I don't have one atom of maternal instinct, and never have had. I'm also nowhere near patient or tolerant enough, and I think I would probably have been a very strict parent (which isn't necessarily a completely bad thing!). Also, I've never, ever felt *comfortable* around children - even when I was a child myself; I much preferred the company of adults as they were far more interesting.

Also, my own upbringing was really crappy and I'm really not confident that I would have learned from my mother's mistakes and done it differently.
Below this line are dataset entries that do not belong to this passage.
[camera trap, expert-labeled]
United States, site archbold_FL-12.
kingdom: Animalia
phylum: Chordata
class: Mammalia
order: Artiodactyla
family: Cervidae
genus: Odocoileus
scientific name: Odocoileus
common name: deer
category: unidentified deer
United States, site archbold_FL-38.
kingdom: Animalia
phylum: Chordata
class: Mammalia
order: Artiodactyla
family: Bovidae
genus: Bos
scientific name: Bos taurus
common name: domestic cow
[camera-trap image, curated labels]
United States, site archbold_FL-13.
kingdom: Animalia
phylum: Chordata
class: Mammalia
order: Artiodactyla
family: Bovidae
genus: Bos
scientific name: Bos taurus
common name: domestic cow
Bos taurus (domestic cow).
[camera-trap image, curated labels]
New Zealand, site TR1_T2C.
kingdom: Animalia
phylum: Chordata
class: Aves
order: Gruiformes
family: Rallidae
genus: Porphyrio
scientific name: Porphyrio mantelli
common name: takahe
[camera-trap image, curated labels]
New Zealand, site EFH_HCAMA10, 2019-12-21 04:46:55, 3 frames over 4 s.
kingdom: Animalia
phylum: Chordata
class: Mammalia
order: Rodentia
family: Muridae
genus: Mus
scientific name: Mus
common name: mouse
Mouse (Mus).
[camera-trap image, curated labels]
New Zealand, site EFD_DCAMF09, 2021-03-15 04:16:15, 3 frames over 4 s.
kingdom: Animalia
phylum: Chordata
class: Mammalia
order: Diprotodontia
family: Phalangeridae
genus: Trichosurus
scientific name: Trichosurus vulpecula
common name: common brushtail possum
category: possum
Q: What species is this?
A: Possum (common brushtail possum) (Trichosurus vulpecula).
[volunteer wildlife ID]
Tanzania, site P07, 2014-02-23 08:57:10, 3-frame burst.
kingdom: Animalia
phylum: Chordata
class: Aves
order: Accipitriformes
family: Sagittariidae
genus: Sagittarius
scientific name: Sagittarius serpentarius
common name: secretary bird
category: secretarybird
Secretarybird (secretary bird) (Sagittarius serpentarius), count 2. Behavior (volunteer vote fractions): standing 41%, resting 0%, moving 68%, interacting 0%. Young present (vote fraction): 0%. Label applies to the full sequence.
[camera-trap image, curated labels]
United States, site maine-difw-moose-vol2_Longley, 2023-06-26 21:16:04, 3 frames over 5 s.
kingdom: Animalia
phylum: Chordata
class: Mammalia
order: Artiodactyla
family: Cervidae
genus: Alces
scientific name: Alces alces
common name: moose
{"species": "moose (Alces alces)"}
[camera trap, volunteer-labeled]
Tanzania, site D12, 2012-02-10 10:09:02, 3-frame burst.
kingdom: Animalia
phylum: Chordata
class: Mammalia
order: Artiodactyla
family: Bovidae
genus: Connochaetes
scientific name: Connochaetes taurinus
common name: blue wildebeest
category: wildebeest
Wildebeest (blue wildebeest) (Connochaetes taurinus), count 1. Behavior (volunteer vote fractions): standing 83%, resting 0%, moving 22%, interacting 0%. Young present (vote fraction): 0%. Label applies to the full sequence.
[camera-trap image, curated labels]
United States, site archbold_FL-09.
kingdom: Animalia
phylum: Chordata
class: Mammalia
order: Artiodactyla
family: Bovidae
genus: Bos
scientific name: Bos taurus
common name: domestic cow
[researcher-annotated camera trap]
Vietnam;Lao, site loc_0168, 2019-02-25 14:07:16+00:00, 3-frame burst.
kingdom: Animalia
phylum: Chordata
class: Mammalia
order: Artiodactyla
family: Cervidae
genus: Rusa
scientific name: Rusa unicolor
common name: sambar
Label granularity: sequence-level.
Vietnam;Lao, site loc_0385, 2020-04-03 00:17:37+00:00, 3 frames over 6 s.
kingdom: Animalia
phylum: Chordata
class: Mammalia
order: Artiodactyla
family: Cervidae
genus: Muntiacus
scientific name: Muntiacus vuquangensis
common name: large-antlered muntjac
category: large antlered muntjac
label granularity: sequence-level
I spent a lot of my childhood confused and unhappy because of the odd environment that I was in.

I also suspect that had I had any children, they would have picked up my anxiety, whether they inherited it or learned my behaviour, and I wouldn't have wanted that for another person; it's bad enough living with it myself, as I first developed anxiety when I was 7 and have had it on and off ever since.

I am curious as to what sort of child I would have had; whether it would have inherited some of the more interesting things about me (I'm musical/creative/arty), but it never developed into anything more than curiosity, which is why I never did anything active about it.

The sting in the tail for me now though, is that I have (in effect) two stepchildren, as my partner has two, aged 12 and 9. I really, really struggle with them; even after nearly three years, I still don't feel comfortable with them and I suppose I never will, at least until they become adults.

I "manage" - I contribute to feeding them and looking after them (they are with us about a third of the time, which is quite a lot), but I never really get anything back from them in the way that a parent gets a return from their own children. At the moment while I'm having quite a bad anxiety relapse, I'm finding this enormously stressful. :weep:

Thefear7
29-07-10, 18:58
At the moment there is no way i want kids, i dont want them to see what im going through and they could end up like me.